[Stored data]
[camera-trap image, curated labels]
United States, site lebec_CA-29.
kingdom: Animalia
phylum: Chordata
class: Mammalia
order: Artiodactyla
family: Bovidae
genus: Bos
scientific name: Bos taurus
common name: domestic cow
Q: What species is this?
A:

* **TO DO**
When transcribing the data, keep every line exactly as it is.

* **YOUR SOLUTION**
[camera-trap image, curated labels]
United States, site lebec_CA-29.
kingdom: Animalia
phylum: Chordata
class: Mammalia
order: Artiodactyla
family: Bovidae
genus: Bos
scientific name: Bos taurus
common name: domestic cow
Q: What species is this?
A:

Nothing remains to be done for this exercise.